Former Philippine president and four-star general Fidel Ramos knows a thing or two about regime change. He was the military architect of the peaceful people-power revolution in the Philippines that toppled dictator Ferdinand Marcos in a bloodless coup in 1986.
For his moral courage, President Corazon Aquino rewarded Ramos with the job of chief of staff of the armed forces and defense secretary. In these positions, he worked with the golf-crazy top brass of the Association of Southeast Nations or ASEAN. After leaving office in 1998, Ramos regularly teed-off with Myanmar’s strongman Senior General Than Shwe.

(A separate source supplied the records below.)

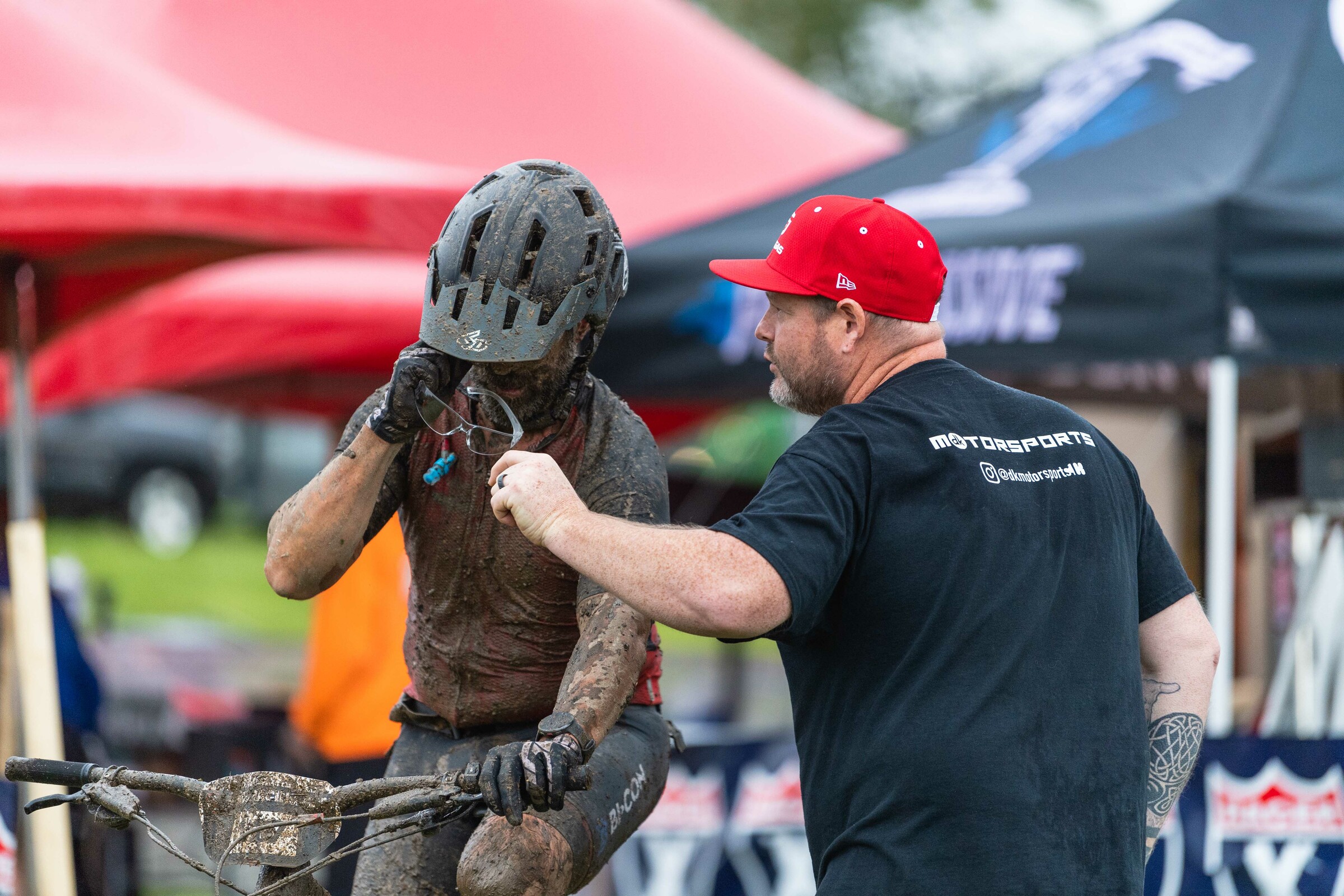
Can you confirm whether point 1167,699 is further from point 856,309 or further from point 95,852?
point 95,852

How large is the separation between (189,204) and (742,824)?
313 centimetres

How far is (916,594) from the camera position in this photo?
2477 millimetres

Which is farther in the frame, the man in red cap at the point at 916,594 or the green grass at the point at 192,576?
the green grass at the point at 192,576

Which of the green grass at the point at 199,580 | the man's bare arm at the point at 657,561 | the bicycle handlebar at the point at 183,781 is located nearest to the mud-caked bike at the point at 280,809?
the bicycle handlebar at the point at 183,781

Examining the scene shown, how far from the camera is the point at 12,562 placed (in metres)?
5.23

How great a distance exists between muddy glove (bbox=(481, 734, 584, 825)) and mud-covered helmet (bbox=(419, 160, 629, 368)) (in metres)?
0.74

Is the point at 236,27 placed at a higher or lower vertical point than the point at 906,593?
higher

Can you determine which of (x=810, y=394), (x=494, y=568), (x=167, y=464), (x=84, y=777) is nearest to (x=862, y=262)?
(x=810, y=394)

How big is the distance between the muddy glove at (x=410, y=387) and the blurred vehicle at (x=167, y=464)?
16.7m

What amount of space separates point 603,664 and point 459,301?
2.39ft

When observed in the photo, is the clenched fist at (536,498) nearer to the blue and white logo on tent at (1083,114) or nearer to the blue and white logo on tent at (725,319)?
the blue and white logo on tent at (725,319)

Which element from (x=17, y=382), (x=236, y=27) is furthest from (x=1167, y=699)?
(x=236, y=27)

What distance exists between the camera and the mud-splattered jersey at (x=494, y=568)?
3.01 meters

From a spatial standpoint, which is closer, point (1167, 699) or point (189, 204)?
point (1167, 699)
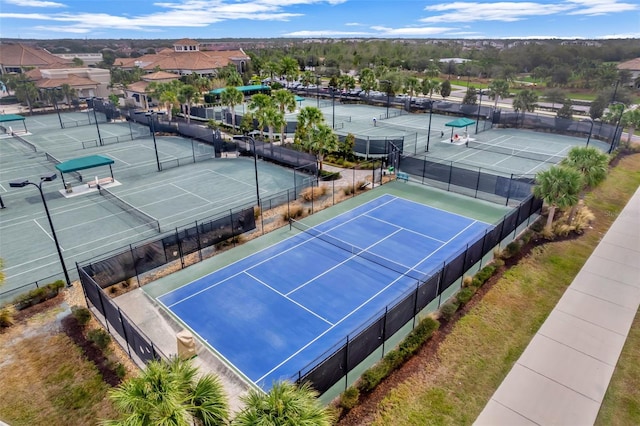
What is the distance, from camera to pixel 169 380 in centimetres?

When in Washington, DC recently, Ramos was asked about the seeming illogicality of Than Shwe’s maneuver to crush the recent revolt by Myanmar’s monks. Ramos, a West Point graduate, explained that the crisis should be understood in the context of territorial integrity. The military in Myanmar, he noted, is fearful that the unitary state could break up into 17 different parts, each led by a predominant tribe. Indeed, the Myanmar military’s counter-insurgency operations have lasted for 60 years.
Yet, the military’s “balkanization” theory could prove a myth. Indonesia, the largest country in Southeast Asia, is just as ethnically diverse as Myanmar. But it did not splinter after general Suharto’s 32-year grip on power loosened. East Timor’s separation from Indonesia was largely a political aberration, and the Indonesian military, in fact, learned the hard way to make peace with the rebels in Aceh.
Ramos also predicts that Myanmar’s intelligence czar, Khin Nyunt, is “the probable successor to Than Shwe.” Myanmar’s democracy icon and leader-in-waiting, Aung San Suu Kyi, he said, is “worthy of respect,” but Ramos’s prognosis is drawn from his own experience. To be number two in a political hierarchy, he observed, is to be “powerless or powerful at the same time.” Ramos defeated seven coup attempts during the Aquino administration, two of them serious, and that helped him succeed President Aquino in the 1992 elections.
Lieutenant-general Khin Nyunt, Myanmar’s ousted prime minister and chief of military intelligence, is currently under house arrest. As the ex-spymaster of the Orwellian state, he negotiated a series of ceasefires with Myanmar’s ethnic rebel leaders between 1989 and 1990 when the communist insurgency collapsed. What also makes him a “probable successor” is that he mediated between Aung San Suu Kyi and General Than Shwe when dialogue was still on the cards. The talks were always a non-starter, but Khin Nyunt at least reached out to Suu Kyi, establishing a possible future role for himself.
Khin Nyunt, 68, was on his way up when Than Shwe, 74, cut him down. In 2004, the government charged Khin Nyunt with insubordination and corruption and gave him a 44-year suspended sentence. His wife and son are also under house arrest. In a move that might come back to haunt them, the generals briefly allowed him out of detention last year to attend the Yangon funeral of a famous anti-junta abbot, Sumangala Lankara. Khin Nyunt’s close ties to the community of monks or sangha show him to be the dark horse, the general with the moral authority.
Than Shwe not only purged Khin Nyunt. To stave off possible coup, he saw to it that senior officials linked to Khin Nyunt – the brigadier-generals, the lieutenant-colonels, and the colonels – would all be purged. They are serving lengthy sentences in jail. Khin Nyunt’s intelligence network is eviscerated. Khin Nyunt’s number two in defense intelligence, major-general Kyaw Win, and another top-ranking subordinate, brigadier-general Kyaw Thein, are the only two Khin Nyunt acolytes not in jail. They apparently didn’t go along with Khin Nyunt’s plans to investigate government corruption and abuse of power, and therefore escaped Than Shwe’s wrath. They’re probably under surveillance.
Khin Nyunt is a force to be reckoned with but not under the current conditions of a lockdown and a news blackout. The junta appears to have won momentarily by closing ranks quickly and repeating the 1988 formula of using hard power. Three thousand people died in that failed 1988 revolt. This time though, the junta is making grave tactical errors, like killing the monks – a sacrilege – and raiding the monasteries. Sources say the junta miscalculated that the first wave of errant monks would lose steam. The army hesitated to decisively quash the nascent protests sooner, resulting in an all-out war with the young monks. The government has since blamed “political opportunists” and “neo-colonialists” for exploiting the situation.
What now for the generals? They are likely to prevaricate and stall for time. Regime change could come as a surprise. No one predicted that Indonesia’s Suharto or the Philippines’ Marcos would go the way they did. Generals like Fidel Ramos played a key role in the transition from authoritarian and civilianized military rule. Will Khin Nyunt be Myanmar’s Ramos?